Шатаясь, я воткнул Гаситель Зари в лужу крови. И он – меч–вампир, выпил ее – мою и Укулукулуна. Кровь архонта – для меня ничего не говорящая, через Гаситель Зари донесла Эмириус Клайн, где у архонта есть слабые места. О том, как он может поступить в той или иной боевой ситуации. Она рассказала Матроне Тьмы, как ей окончательно его одолеть.
Теперь я знал: как, куда и с какой долей вероятности Укулукулун пошлет свое оружие (под определенным углом) на меня. Придерживаясь за флаг, я сошелся в битве с почти обездвиженным архонтом. Я колотил его Гасителем Зари сверху, а он пытался достать меня Губителем Живых и Мертвых снизу. Рубя клинком от плеча, я, ведомый Эмириус Клайн, вместе с тем поливал архонта заклинанием Жидкого Мрака. Жидкий Мрак – высшая школа темной магии. Ее так просто не зачинить. Но Эмириус Клайн позволила мне это. Жидкий Мрак (струя дезинтегрирующего пара) соскоблил с Укулукулуна доспех и сжег его волосы до скальпа. Изуродованный, однако, не сломленный архонт за мое заклинание отплатил своим. Его белесая Стрела прободила мне кишки и вывернула их наружу.
Даже под водительством Эмириус Клайн, под ее трансцендентным чутьем, я получал жесткие раны.
–… Шаттабра! Шаттабра! Шаттабра!...
И я, и архонт уже держались из последних сил. Уверен, что если бы Эмириус Клайн сама, а не через меня, сошлась бы в поединке с Укулукулуном – все было бы иначе… а может и нет… Кто знает?

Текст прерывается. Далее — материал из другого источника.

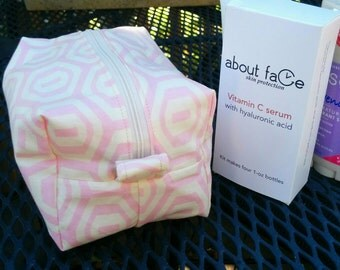 Cosmetic bag in pale pink and beige with pink and white gingham lining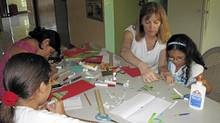 Barbara Dunsworth makes Christmas cards with children at the Children's Centre in Managua.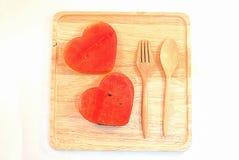 Les tranches fraîches de pastèque dans le coeur forment Images libres de droits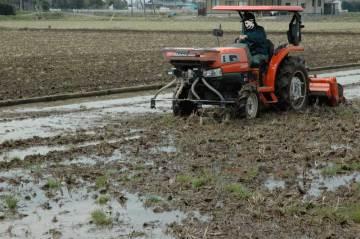 前で肥料を振って後ろでかき混ぜる。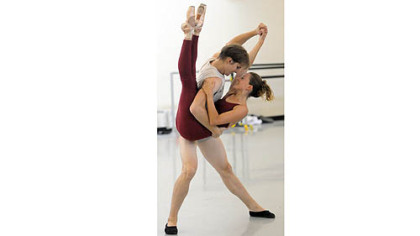 "Nicholas Coppula and Alexandra Kochis rehearse ""Step Touch."""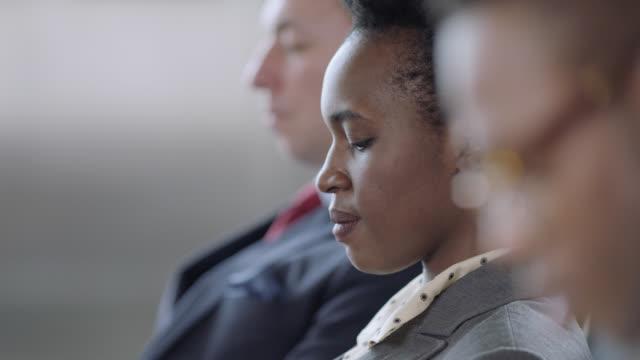 vídeos y material grabado en eventos de stock de slo mo. cu. profile portrait of smiling african-american businesswoman with tablet seated amongst travelers. - negocio corporativo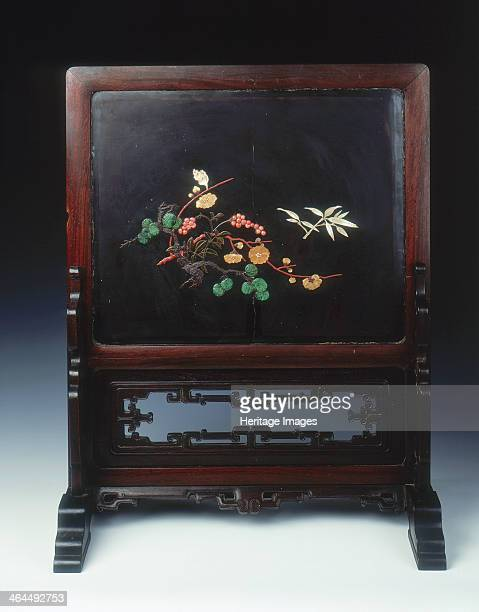 Lacquer plaque mounted as a screen with various inlays Qing dynasty China 1st half 18th century A black lacquer inlaid plaque mounted as a screen One...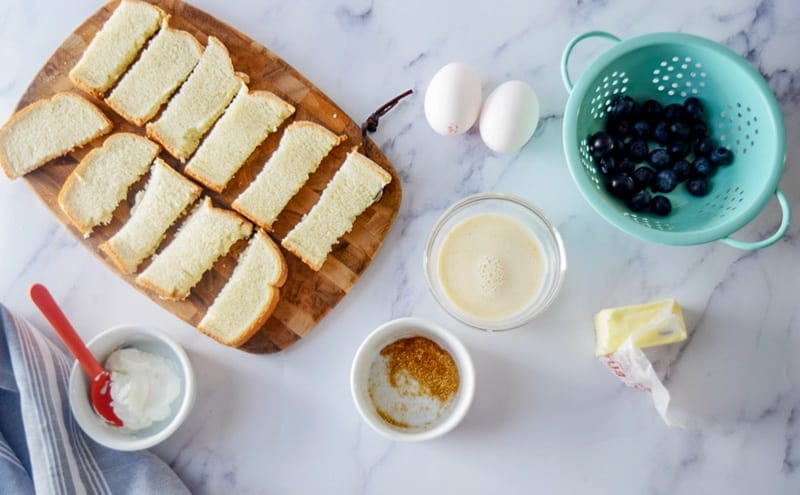 Baby French Toast ingredients: bread, eggs, milk, blueberries, butter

– Еще чуть–чуть! Еще капельку! Не засыпай, малыш! Только не засыпай! – умоляла меня Матрона Тьмы.
– Хорошо, – прошептал я. – Ради тебя…
Моя рука вдруг опять обрела былую решимость. Гаситель Зари прильнул к Губителю Живых и Мертвых. Я (Матрона Тьмы) вновь прислушался к гласу «крови». Теперь он поведал Эмириус Клайн все. Гаситель Зари быстрее птицы устремился к Укулукулуну …
И тут, в это последнее мгновение, я в полной мере обрел самого себя. Эмириус Клайн покинула мой разум и мое тело. Зачем?
Чтобы эта победа принадлежала только мне.
– Сдавайся и я пощажу тебя! – крикнул я Укулукулуну, выбивая из его рук Губитель Живых и Мертвых.
– Никогда-а-а-а-а! – завопил архонт, извлекая непонятно откуда кинжал.
Кинжал воткнулся мне в лодыжку, а я…
Гаситель Зари отсек Укулукулуну голову.
Я. Калеб Шаттибраль. Сегодня. Сейчас. Новый король Анкарахады!